The World Health Organization (WHO) confirmed that the MV Hondius would head to Spain's Canary Islands, although Spanish authorities awaited epidemiological data for a final decision on which port would receive it. The immediate priority was the evacuation of two crew members requiring urgent medical care, potentially to the Netherlands, before the ship could proceed. So far, two hantavirus cases have been confirmed, with five other suspected cases among the 147 individuals on board. Of these, one is critically ill, and three have reported mild symptoms, in addition to the three reported deaths.
Hantavirus is generally a rare but potentially deadly disease, primarily transmitted to humans through infected rodents' urine, droppings, or saliva, or through direct contact. However, a critical question arising from this outbreak is the possibility of human-to-human transmission, which has been reported in previous outbreaks involving the Andes virus, a specific hantavirus species circulating in South America. The WHO's working assumption is that the pathogen involved is the Andes virus, with sequencing currently underway in South Africa to confirm its species.
The investigation into the outbreak's origin suggests that the first two people to die, a Dutch couple who joined the ship in Argentina, were likely infected off the vessel. The husband died on board on April 11, and his wife, who suffered from gastrointestinal symptoms, disembarked in Saint Helena to accompany his body. She subsequently deteriorated during a flight to Johannesburg on April 25 and died the following day. This tragic event prompted contact tracing efforts for anyone she may have come into contact with during her flight. The WHO emphasized that human-to-human transmission of hantavirus typically occurs only among very close contacts.
The MV Hondius, an expedition vessel, had passengers making shore excursions to various Atlantic islands for activities like birdwatching. This raises the possibility of an external source of infection from these islands, or that rodents may have entered the ship via cargo, subsequently spreading the disease. Passengers from Britain, Spain, and the United States, along with crew from the Philippines, represented 23 nationalities on board. Currently, a British passenger is in intensive care in Johannesburg, while the two crew members needing urgent care are British and Dutch.

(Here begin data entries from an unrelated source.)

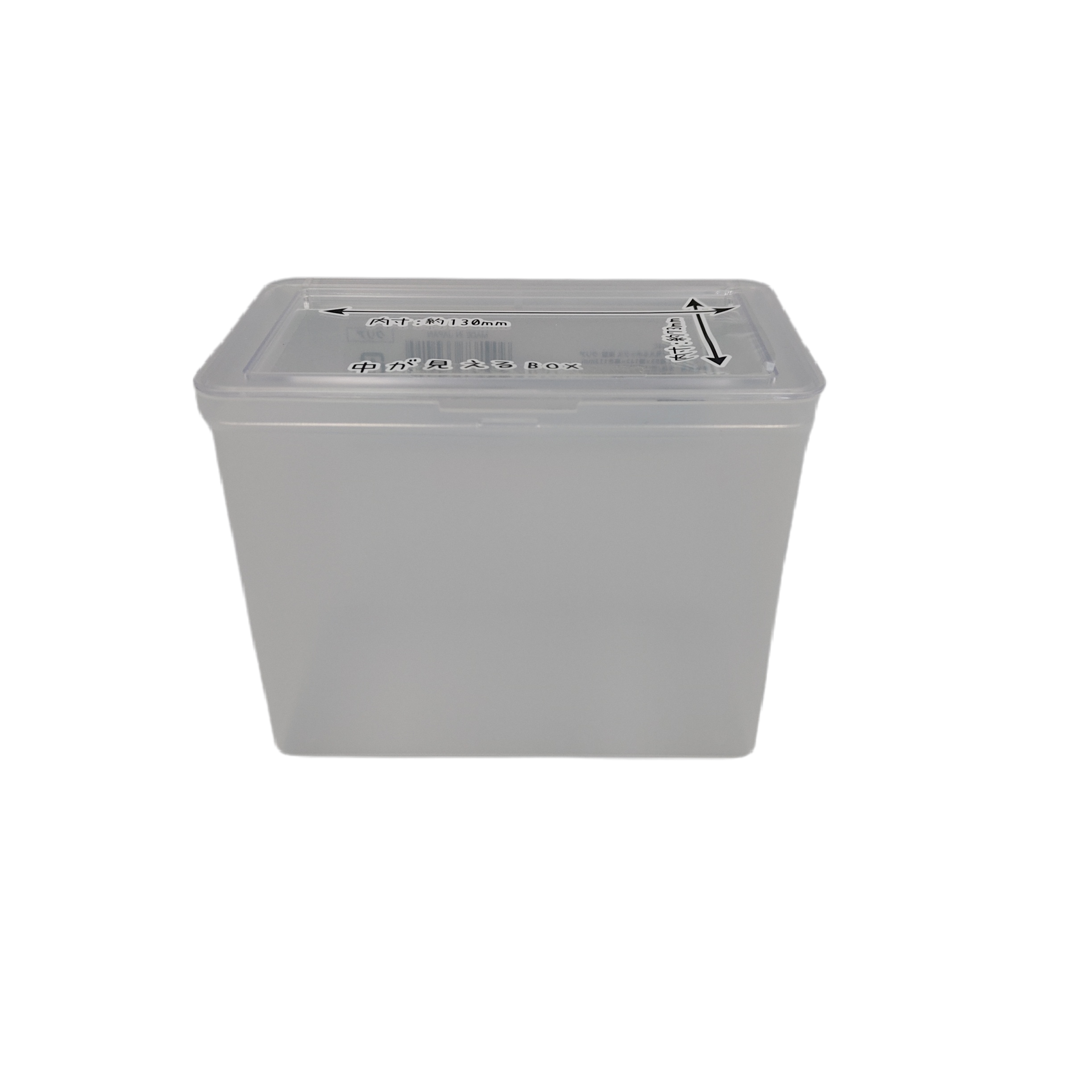 A box where you can see inside deep clear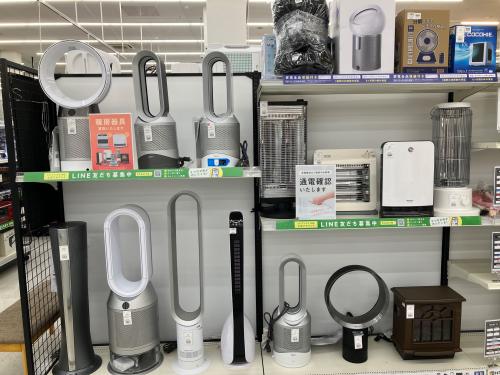 トレファクブログ画像3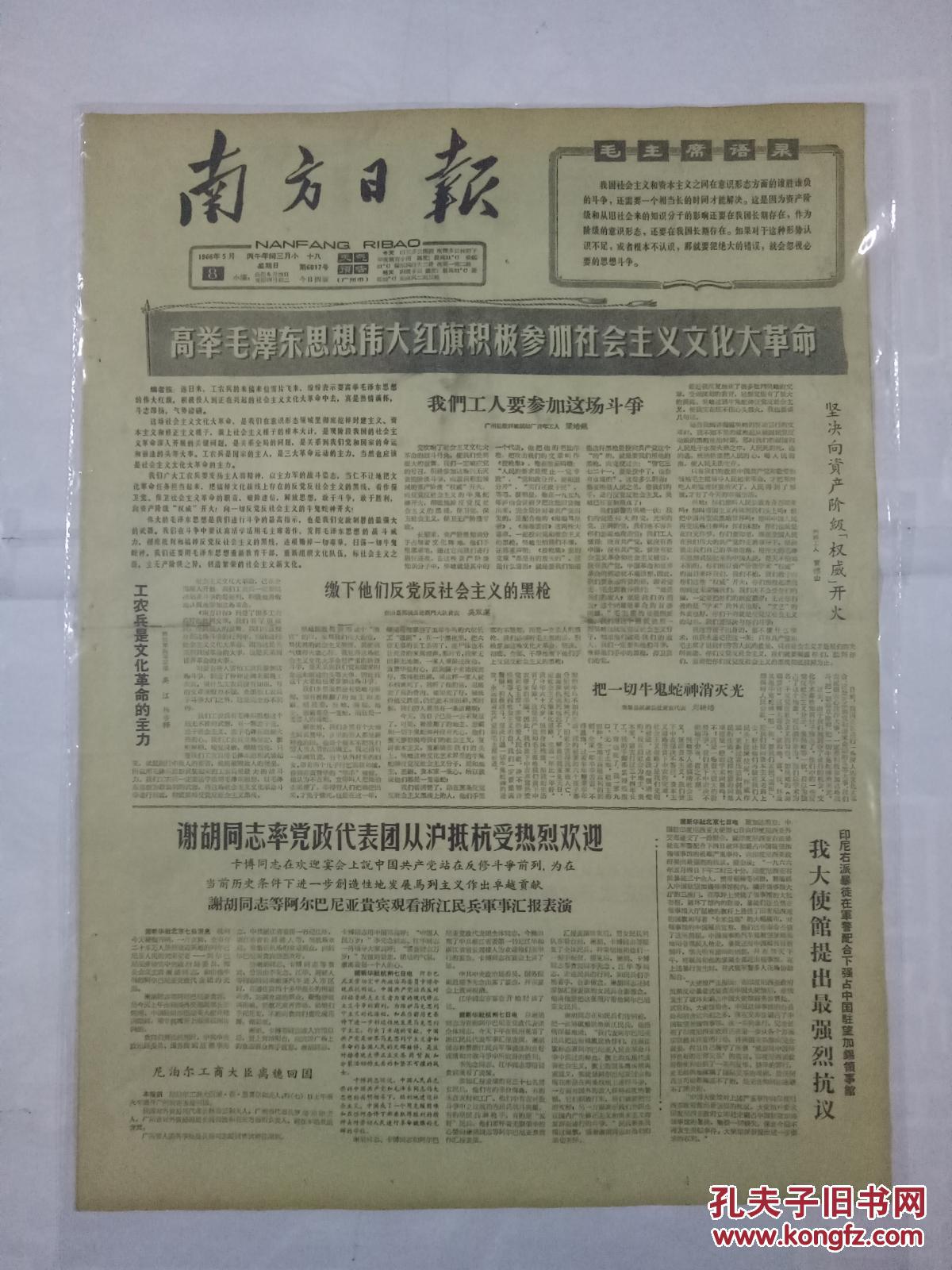 我外交部驳斥印度当局的无耻谰言;揭露苏修为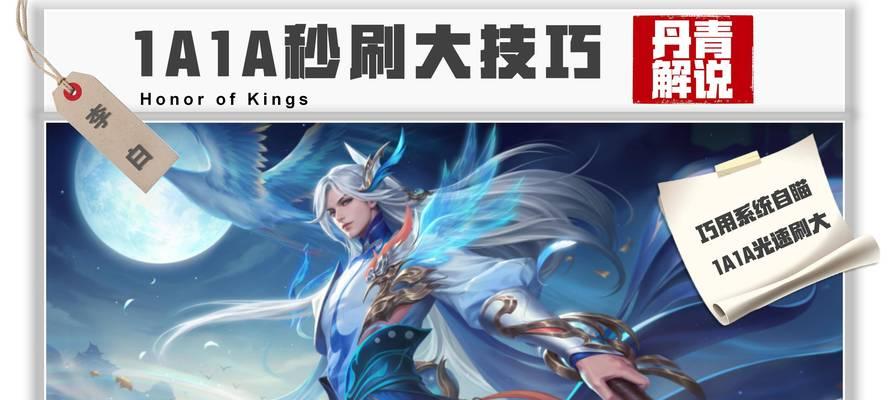 王者荣耀李白英雄如何获得？获取李白的途径有哪些？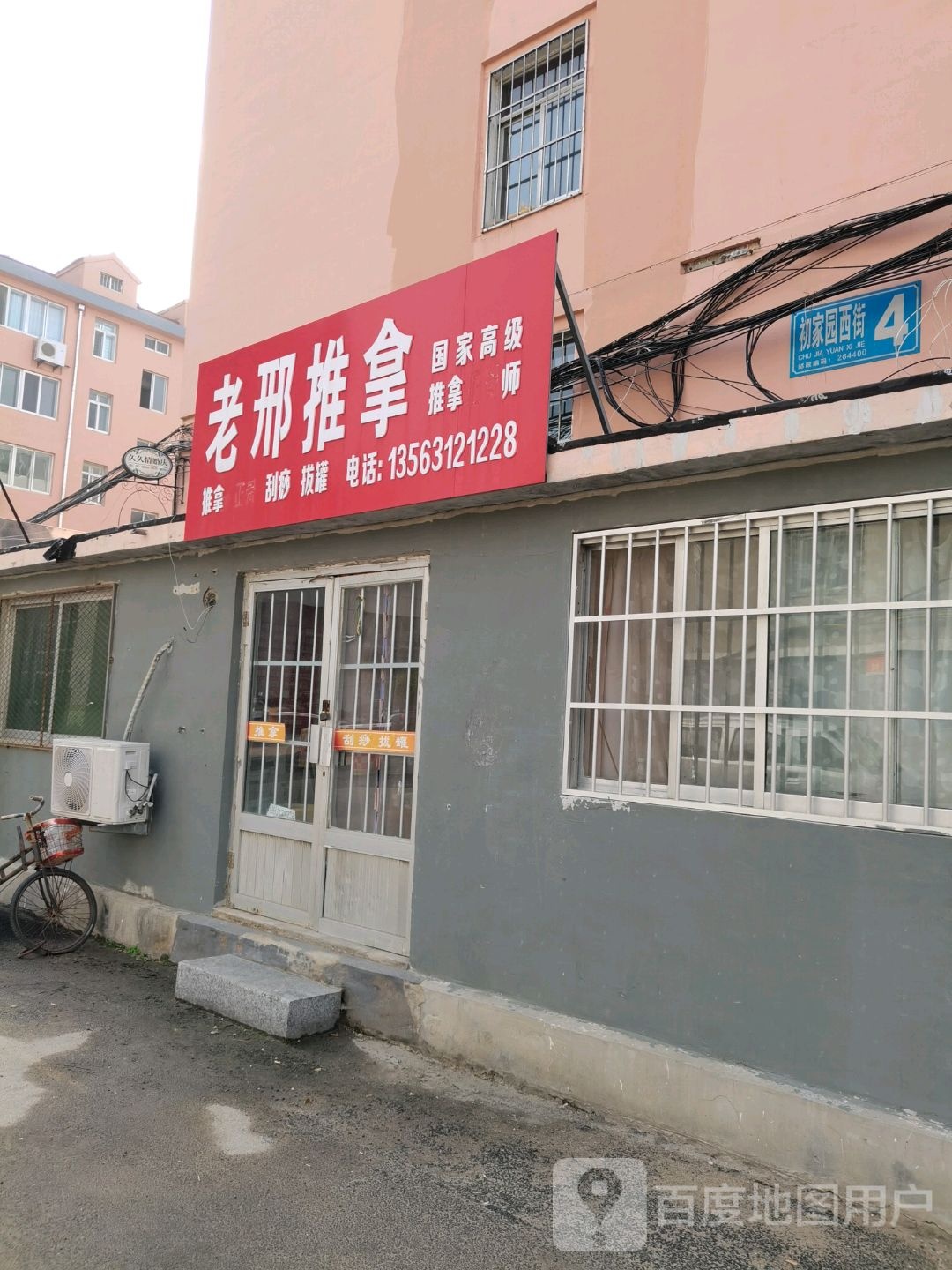 老邢推拿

Hantaviruses are broadly categorized into two groups: Old World (found in Europe, Asia, Africa) and New World (found in the Americas). Old World viruses typically have a mortality rate of up to 14%, causing symptoms such as body aches, upset stomach, mild cough, and in rare cases, acute but reversible renal failure. In contrast, New World viruses, particularly those causing Hantavirus Pulmonary Syndrome (HPS) prevalent in the United States, can have a lethality exceeding 40%. HPS manifests with severe respiratory symptoms, including coughing and shortness of breath, progressing to fatigue, fever, muscle aches, headaches, dizziness, nausea, vomiting, and abdominal pain, with a mortality rate of approximately 38%. Hemorrhagic Fever with Renal Syndrome (HFRS), caused by other hantaviruses like the Seoul virus, primarily affects the kidneys, with symptoms including severe headaches, abdominal pain, nausea, blurred vision, low blood pressure, internal bleeding, and acute kidney failure, and a fatality rate between 1% and 15% depending on the specific virus. The exact strain affecting passengers on the MV Hondius is crucial for understanding transmission dynamics, as the Andes virus is unique for its human-to-human spread.
There is currently no specific treatment or cure for hantavirus infections. Medical management focuses on alleviating symptoms, which may involve oxygen therapy, intensive care, respirators, and dialysis, particularly if the lungs or kidneys are severely affected. Early medical intervention is crucial for a better prognosis. While alarming, hantavirus cases remain extremely rare, and the WHO assesses the global risk from this outbreak as low. Individuals who have been in regions where the virus is prevalent and experience flu-like symptoms such as shortness of breath or fever are advised to seek medical attention.